De fait, le monde éditorial se divise en deux catégories : ceux pour qui la remise de 5 % est un impératif pour préserver l’industrie. On y retrouve l’Association des éditeurs indépendants, l’Association des libraires italiens et le Syndicat italien des libraires et papetiers. Face à eux, l’AIE, qui réunit les grands groupes éditoriaux, pour qui non seulement le marché est également douloureux, mais pas question de toucher autant aux remises…
 
L’argument, socioéconomique s’entend : le pouvoir d’achat n’a pas vraiment augmenté pour les Italiens ; et la plupart des études montrent combien le taux de lecture, dans un pays, est intrinsèquement lié au PIB. 

De son côté, l’Adei salue au contraire une mesure qui, adoptée par la Commission, montre que les députés « ont compris quelles sont les anomalies qui minent la survie de notre industrie ».

Chose rare, les bibliothèques n’ont par ailleurs pas été oubliées dans les règles qui pourraient venir.

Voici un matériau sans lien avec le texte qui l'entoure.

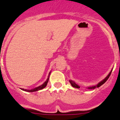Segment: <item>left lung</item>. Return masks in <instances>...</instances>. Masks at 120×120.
Listing matches in <instances>:
<instances>
[{
	"label": "left lung",
	"mask_w": 120,
	"mask_h": 120,
	"mask_svg": "<svg viewBox=\"0 0 120 120\" xmlns=\"http://www.w3.org/2000/svg\"><path fill=\"white\" fill-rule=\"evenodd\" d=\"M112 70H111V71L109 72V74L107 75V77H106V78H105V79H103L102 81H100V82L98 83L97 85H95V86H89V87H88V88H88V89H95V88H99V87H100V86L102 85L104 83L106 82V81H107V79H108V78H109L110 75L111 73H112ZM69 82H70V83H71V86H72V87H74V88H80V86H79L78 85L76 84V83L74 81L69 80Z\"/></svg>",
	"instance_id": "1"
}]
</instances>
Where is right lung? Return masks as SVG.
<instances>
[{"label": "right lung", "instance_id": "1", "mask_svg": "<svg viewBox=\"0 0 120 120\" xmlns=\"http://www.w3.org/2000/svg\"><path fill=\"white\" fill-rule=\"evenodd\" d=\"M50 73H51V71H50V72H49V75H48V78H47L46 80V81L43 84L39 86H38V87H36V88H34V89H30V90H29V89H23V88H20V89H21V90H24V91L29 92H36V91H38V90H41V89H43V88H45L46 86L47 83H48V81H49V77H50Z\"/></svg>", "mask_w": 120, "mask_h": 120}]
</instances>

Un fonds d’un million d’euros accompagnerait la création d’une carte électronique pour les bibliothèques. Cette dernière verrait le jour d’ici 2020 — le ministre de la Culture, Alberto Bonicoli, en accord avec celui de l’Économie, en établira le périmètre d’action. 

Le financement pourrait s’établir avec l’aide des entreprises intéressées, à même de verser un pourcentage de leur chiffre d’affaires pour abonder. L’idée est de mobiliser la société civile et les entreprises, pour doter ce fonds. 

Tandis qu'en France, les libraires s'engagent

De son côté, le Syndicat de la librairie française, à l’occasion des Rencontres nationales qui se dérouleront à Marseille, compte lancer une grande campagne de communication. Il s’agit, une fois encore « sensibiliser le grand public au prix unique du livre », rappelant donc que les livres neufs sont au même prix, partout. 

« Alors que le prix unique a fait ses preuves sur un plan économique et culturel et que l’ensemble de la classe politique le soutient, nous avons un acteur très puissant qui s’est installé au cœur de notre marché et qui travaille petit à petit à en saper les fondements », indique le président du SLF, Xavier Moni.

En effet, « seul Amazon y est hostile car le prix unique contrarie sa stratégie agressive de “discount” visant à faire disparaître des concurrents ne disposant pas de capacités financières aussi illimitées que les siennes ».